Yu Jung Han

Warner School of Education, University of Rochester

About

Yu Jung Han is an avid traveler and a proud TESOLer with 19 years of international teaching experience, first in her native country of Korea, and later in Japan and the United States. She received her Ph.D. in Education from the University of Rochester (Rochester, NY) where she is currently teaching and working. Her research interests include interest-driven language teaching and learning, transcultural fan practices and identity development as well as technology-assisted language learning.

Sessions

Synchronous (Onsite) Exploring artificial intelligence (GPT-4) in TESOL: How the field should be ready more

Sun, Apr 30, 12:00-12:50 Asia/Seoul

The emerging artificial intelligence (AI) and its capacity to generate illustrations and texts using the enormous amount of data available on the internet have received researchers’ attention lately. Especially, strong AI systems such as GPT-4 can generate “poetry, dialogue, puns, literary parodies, and storytelling” (Branwen, 2020, Creative fiction section) as well as academic papers with references (Thunström, 2022) by using its “state-of-the-art machine learning algorithm” (Thunström & Steingrimsson, 2022, p. 3). In this three-part workshop, the presenter will first briefly introduce emerging artificial intelligence (AI), specifically focusing on its capability in academic writing (10 minutes).

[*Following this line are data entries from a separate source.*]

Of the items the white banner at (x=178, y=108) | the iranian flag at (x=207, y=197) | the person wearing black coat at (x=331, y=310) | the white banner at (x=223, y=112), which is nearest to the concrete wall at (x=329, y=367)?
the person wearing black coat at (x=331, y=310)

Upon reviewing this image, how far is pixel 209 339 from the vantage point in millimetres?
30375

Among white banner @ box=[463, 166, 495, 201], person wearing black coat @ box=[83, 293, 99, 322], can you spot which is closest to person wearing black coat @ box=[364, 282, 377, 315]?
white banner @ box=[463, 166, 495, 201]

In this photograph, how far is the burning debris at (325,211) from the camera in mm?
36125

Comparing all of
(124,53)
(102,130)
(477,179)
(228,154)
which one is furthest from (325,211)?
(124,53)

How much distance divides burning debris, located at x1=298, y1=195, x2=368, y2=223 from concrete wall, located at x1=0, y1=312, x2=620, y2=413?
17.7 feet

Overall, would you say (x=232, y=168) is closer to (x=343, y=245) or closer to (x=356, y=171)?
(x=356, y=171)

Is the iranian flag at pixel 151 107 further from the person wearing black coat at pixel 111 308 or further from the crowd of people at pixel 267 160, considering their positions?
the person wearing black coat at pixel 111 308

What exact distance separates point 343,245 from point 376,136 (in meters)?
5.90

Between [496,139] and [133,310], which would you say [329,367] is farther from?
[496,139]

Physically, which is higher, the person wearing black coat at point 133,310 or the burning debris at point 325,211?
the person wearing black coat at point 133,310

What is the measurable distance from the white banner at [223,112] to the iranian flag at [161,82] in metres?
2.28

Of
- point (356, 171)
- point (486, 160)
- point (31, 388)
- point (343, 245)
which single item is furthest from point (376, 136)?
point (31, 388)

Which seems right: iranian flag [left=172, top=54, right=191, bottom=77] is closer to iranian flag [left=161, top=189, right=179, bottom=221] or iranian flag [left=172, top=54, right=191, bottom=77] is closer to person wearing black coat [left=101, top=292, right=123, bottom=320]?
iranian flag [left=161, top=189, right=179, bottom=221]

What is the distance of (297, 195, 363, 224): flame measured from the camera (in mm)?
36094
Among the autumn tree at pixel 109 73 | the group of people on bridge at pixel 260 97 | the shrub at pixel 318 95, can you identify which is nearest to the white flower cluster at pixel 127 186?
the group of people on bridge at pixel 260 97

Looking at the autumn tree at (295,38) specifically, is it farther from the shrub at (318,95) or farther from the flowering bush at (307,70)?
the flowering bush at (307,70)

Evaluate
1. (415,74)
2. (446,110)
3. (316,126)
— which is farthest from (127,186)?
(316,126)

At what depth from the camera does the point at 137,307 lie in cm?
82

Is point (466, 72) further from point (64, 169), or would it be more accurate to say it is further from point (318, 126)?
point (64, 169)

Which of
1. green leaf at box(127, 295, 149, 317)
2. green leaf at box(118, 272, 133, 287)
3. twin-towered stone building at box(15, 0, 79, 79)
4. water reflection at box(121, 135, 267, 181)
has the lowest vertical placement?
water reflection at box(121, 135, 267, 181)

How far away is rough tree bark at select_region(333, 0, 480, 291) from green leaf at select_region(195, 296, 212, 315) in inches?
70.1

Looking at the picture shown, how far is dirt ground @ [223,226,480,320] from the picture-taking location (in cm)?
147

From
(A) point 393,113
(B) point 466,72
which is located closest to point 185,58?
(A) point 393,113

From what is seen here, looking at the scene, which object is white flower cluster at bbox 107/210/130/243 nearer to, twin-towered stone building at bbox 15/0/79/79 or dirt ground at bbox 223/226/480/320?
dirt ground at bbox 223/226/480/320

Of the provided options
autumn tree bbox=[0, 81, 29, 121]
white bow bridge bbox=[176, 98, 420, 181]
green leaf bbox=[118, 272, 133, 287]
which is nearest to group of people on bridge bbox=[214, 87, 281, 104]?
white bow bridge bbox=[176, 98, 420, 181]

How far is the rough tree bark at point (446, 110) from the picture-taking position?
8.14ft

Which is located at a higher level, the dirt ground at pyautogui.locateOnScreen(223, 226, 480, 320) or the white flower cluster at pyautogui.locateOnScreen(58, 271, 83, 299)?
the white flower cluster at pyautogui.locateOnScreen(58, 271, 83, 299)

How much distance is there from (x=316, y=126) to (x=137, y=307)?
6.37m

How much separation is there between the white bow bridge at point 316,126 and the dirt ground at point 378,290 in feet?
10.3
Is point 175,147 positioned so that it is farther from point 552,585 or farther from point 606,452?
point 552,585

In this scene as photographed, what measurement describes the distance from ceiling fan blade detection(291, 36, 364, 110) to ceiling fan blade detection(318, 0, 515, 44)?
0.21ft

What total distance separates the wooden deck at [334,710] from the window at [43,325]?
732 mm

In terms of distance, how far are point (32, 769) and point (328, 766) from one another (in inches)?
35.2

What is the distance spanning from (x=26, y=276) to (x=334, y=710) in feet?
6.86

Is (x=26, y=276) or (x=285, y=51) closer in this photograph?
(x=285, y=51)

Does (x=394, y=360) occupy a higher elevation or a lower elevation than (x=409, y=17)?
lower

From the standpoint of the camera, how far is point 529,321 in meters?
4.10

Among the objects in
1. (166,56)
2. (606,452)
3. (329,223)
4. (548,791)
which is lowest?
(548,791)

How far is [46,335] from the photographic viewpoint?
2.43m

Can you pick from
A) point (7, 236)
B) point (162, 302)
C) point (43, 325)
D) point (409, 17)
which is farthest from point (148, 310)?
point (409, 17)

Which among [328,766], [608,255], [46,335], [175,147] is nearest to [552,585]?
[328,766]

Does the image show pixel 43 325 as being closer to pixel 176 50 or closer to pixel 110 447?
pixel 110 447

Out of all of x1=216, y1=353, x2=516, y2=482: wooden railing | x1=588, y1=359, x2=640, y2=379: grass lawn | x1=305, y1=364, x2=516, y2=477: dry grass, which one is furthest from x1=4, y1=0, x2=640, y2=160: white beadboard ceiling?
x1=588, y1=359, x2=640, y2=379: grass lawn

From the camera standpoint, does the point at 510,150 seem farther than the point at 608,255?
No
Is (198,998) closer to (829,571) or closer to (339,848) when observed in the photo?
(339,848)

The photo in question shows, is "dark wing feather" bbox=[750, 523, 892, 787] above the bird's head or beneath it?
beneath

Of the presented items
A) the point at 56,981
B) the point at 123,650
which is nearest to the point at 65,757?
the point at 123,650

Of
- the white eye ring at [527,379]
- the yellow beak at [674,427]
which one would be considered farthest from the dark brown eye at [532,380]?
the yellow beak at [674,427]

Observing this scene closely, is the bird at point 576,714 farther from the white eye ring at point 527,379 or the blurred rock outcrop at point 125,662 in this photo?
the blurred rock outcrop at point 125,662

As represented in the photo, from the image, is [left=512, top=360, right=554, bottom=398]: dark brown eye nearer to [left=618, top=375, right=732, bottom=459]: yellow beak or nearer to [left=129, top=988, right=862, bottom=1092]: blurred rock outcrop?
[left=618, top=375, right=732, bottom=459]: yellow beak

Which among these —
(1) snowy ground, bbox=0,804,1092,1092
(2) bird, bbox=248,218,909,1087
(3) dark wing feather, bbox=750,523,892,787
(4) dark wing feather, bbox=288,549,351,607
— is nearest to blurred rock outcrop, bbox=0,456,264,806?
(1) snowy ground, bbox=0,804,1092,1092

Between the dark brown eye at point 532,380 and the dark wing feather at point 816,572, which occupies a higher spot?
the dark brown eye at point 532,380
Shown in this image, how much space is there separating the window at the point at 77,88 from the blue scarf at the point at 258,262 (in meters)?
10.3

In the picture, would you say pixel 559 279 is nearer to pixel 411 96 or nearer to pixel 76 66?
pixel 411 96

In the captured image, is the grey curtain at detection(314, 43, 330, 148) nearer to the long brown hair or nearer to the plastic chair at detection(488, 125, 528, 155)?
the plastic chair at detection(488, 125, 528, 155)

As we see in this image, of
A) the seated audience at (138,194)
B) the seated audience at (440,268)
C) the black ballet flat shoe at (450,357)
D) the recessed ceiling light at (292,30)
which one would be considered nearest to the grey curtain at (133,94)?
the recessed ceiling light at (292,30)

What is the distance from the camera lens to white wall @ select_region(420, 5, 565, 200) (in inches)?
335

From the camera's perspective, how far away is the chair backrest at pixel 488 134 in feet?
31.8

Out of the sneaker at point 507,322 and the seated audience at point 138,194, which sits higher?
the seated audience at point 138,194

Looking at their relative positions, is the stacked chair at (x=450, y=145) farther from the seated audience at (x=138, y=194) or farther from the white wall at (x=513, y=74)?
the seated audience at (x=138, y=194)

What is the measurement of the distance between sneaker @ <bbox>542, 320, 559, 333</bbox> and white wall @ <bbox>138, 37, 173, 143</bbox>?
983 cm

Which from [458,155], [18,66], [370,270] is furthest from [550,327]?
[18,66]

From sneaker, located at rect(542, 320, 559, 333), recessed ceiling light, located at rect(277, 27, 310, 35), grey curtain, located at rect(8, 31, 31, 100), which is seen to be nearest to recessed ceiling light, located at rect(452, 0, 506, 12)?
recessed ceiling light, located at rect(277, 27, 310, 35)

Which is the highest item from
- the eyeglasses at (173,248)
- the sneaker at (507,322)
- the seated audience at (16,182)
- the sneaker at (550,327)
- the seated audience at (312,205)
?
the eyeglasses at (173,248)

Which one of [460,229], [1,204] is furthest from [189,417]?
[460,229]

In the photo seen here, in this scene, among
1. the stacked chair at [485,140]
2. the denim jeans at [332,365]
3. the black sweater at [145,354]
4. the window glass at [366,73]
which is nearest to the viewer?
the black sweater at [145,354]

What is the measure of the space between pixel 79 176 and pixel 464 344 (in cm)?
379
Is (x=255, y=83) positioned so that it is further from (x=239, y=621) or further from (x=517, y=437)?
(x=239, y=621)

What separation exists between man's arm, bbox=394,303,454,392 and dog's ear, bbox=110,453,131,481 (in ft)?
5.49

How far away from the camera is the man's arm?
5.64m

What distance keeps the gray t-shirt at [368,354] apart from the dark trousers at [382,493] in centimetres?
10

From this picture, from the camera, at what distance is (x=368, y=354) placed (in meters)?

Then the audience will try GPT-based platforms to see how AI can generate texts written in academic or other genre-specific languages (30 minutes). Finally, the audience will together discuss the potentials and risks that such AI can impose in the field of TESOL, and how the field should be ready (10 minutes).

Yu Jung Han

Synchronous (Onsite) Asset-enriching pedagogy for Interest-driven language learning: Tapping into students’ fannishness more

Sat, Apr 29, 14:30-14:55 Asia/Seoul

The field of TESOL has focused on how interest-driven practices (e.g., playing English-medium online games) facilitate incidental language and literacy development among language learners. Researchers have tried to bring students' interest-driven practices into formal language classrooms. This presentation shares the presenter's design-based research study on using popular pop culture content (TV shows) in her adult international English language learners in the U.S.. The presenter triangulated the three key elements - the learning potential of the target content, students' actual interest in the target content, and teacher's familiarity with the target content. Through the lens of affinity space (e.g., Gee, 2007) and L2 willingness to communicate (e.g., MacIntyre, et al., 1998), the qualitative analysis revealed how the course 1) evoked the feeling of fannishness' among the students to be more willing to communicate in English and 2) functioned as an affinity space that invited and enriched students' out-of-classroom interest-driven language practices.